We fight Bernie Sanders’ praise for Fidel Castro with truth, not censure in Congress | Opinion
For part two (or is it three, now?) of the saga “Bernie Sanders Exalts the Silver Lining of Repression in Cuba,” cue in partisan Miami politics of exile.
Everybody, to your corner!
Here comes one of our illustrious leaders, Republican Congressman Mario Diaz-Balart, a relative by marriage of the late Fidel Castro, with a resolution to condemn Sanders in Congress for his political beliefs.
In trademark fashion, Diaz-Balart announces his intention in a press conference with House Republicans, speaking with euphoric urgency, and wags his finger, very Fidel-like. He urges his followers on Twitter: Watch for my speech on the House floor!
It’s all a show with the purpose of playing to the home base in Hialeah-Miami Lakes — and putting his Democratic colleagues Donna Shalala and Debbie Mucarsel-Powell up against the wall when it comes to an official censure of a colleague who happens to be the early Democratic front-runner for the presidential nomination.
But the joke is on him.
Shalala and Mucarsel-Powell, who face old and new GOP challengers in November, have both harshly criticized Sanders for his praise of Castro and Cuba’s education system in last Sunday’s “60 Minutes” interview.

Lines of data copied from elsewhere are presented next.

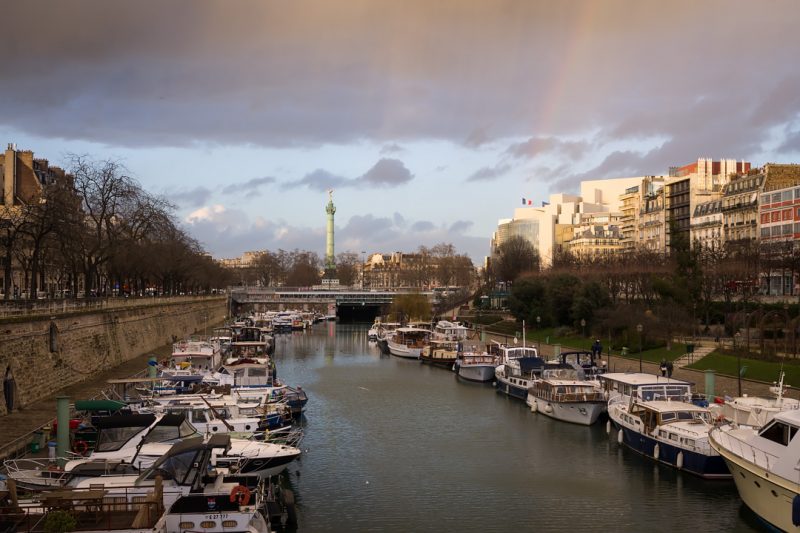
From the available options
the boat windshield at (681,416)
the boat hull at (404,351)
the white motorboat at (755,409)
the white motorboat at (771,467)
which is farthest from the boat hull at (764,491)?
the boat hull at (404,351)

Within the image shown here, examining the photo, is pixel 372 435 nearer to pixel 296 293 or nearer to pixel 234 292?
pixel 296 293

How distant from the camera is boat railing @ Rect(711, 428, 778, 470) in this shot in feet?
77.7

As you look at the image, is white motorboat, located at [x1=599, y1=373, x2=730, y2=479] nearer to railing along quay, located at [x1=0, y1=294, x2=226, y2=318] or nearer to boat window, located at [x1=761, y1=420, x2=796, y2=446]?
boat window, located at [x1=761, y1=420, x2=796, y2=446]

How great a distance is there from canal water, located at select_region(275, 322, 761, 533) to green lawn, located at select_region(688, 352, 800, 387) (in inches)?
364

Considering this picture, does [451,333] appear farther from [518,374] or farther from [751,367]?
[751,367]

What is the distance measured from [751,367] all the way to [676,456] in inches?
643

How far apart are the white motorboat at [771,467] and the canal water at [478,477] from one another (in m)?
1.38

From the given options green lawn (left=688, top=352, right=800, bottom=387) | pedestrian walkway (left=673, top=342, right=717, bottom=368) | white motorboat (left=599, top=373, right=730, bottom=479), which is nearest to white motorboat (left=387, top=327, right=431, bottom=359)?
pedestrian walkway (left=673, top=342, right=717, bottom=368)

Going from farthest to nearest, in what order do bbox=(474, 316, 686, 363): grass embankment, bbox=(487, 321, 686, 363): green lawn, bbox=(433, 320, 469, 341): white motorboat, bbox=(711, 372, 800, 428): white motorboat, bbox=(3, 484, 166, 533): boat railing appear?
bbox=(433, 320, 469, 341): white motorboat, bbox=(474, 316, 686, 363): grass embankment, bbox=(487, 321, 686, 363): green lawn, bbox=(711, 372, 800, 428): white motorboat, bbox=(3, 484, 166, 533): boat railing

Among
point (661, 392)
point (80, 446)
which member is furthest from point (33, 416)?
point (661, 392)

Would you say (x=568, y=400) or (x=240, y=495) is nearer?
(x=240, y=495)

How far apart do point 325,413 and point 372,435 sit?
7.03 m

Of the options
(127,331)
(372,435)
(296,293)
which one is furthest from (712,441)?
(296,293)

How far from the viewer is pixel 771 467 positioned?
76.3 feet
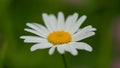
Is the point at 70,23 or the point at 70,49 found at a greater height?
the point at 70,23

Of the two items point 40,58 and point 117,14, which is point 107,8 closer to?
point 117,14

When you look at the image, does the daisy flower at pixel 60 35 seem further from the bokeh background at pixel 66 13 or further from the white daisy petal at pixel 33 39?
the bokeh background at pixel 66 13

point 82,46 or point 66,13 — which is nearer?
point 82,46

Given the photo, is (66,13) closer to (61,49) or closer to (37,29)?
(37,29)

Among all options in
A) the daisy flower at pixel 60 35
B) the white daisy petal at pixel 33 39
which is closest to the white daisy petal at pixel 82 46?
the daisy flower at pixel 60 35

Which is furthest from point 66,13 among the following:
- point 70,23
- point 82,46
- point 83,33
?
point 82,46

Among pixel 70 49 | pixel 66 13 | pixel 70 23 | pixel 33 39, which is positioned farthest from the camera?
pixel 66 13

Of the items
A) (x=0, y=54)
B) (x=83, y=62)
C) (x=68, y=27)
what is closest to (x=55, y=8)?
(x=83, y=62)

“I’m hoping that in the future, Sen. Sanders will take time to speak to some of my constituents before he decides to sing the praises of a murderous tyrant like Fidel Castro,” Shalala said.
The congresswomen have nothing to prove to Diaz-Balart.
They called his bluff, sat out the vote Thursday — and Diaz-Balart’s resolution failed.
Diaz-Balart’s anti-Sanders amendment fails, but that doesn’t mean Democrats oppose it
Apologist for dictatorship
It’s not that Sanders doesn’t deserve the scolding. He certainly has earned the criticism.
He has been twice presented on a silver platter the opportunity to clarify his fondness for Fidel Castro before national audiences — and all he has done is double-down on a position that is factually and morally wrong, no matter where you fall on the political spectrum.
“Authoritarianism of any stripe is bad, but that is different than saying that governments occasionally do things that are good,” Sanders said during Tuesday’s debate in South Carolina.
“Occasionally, it might be a good idea to be honest about American foreign policy,” he added. “And that includes the fact that America has overthrown governments all over the world, in Chile, in Guatemala, in Iran — and when dictatorships, whether it’s the Chinese or the Cubans, do something good, you acknowledge that.”
Apologists for dictatorships want you to see the silver lining to the repression.
Their kind of ideological totalitarianism, of course.
You don’t hear the Sanderses of the world using as a positive talking point that the economy in Chile under ruthless Pinochet was great.
It’s wrong on both counts, particularly so from the privileged mouth of free people who don’t really know what it’s like to live under totalitarian rule.
But, by the same token, don’t we have higher democratic principles to uphold here for the Cuba we want to democratize, Congressman Diaz-Balart?
Isn’t official censure of opponents for their political beliefs what Fidel Castro would do? What the regime still does?
There’s a famous historic photograph of the comandantes who fought in the revolution that over time has lost figures as those who later opposed Castro were jailed or sought exile and were edited out, erased.
In your frenetic quest to score points for the GOP, you missed an opportunity to teach by example.
We don’t need to erase Bernie Sanders.
We debate him.
We vote against him at the ballot box.
We tell our truths about Cuba with facts and testimony.
I went to school in Cuba under Castro. Here’s what it’s like, Bernie Sanders | Opinion
Castro’s “literacy program” indoctrinates children with ideological messaging, militarizes textbooks, and punishes opponents to this day. What Sanders praises about it, the alphabetization of people in rural areas, was already under way when Castro came to power, with a Cuba ranked fourth in Latin America with a literacy rate of 76% in 1959, according to United Nations statistics.
Castro intensified alphabetization in 1961 as he was consolidating power, eradicating the free press, muzzling artists, and nationalizing wealth and lands. The literacy campaign was successful, and people passed literacy tests that indicated a 23% growth.
But, as Cuban artist Tanya Bruguera told the New Yorker: “Yes, they taught us to read and write. And then they forbade us to read what we want and write what we think.”
Yet, if Sanders and his supporters still want to believe that there’s something good about a 61-year dictatorship that bans books and people, it’s their prerogative in this still free country.
Diaz-Balart’s grandstanding resolution condemning Bernie Sanders in Congress is the classic example of how right-wing Cuban Americans hurt their own cause by playing partisan politics at every turn.
When our politicians use Cuba for partisan political gain, they hurt the cause of democracy, here and there.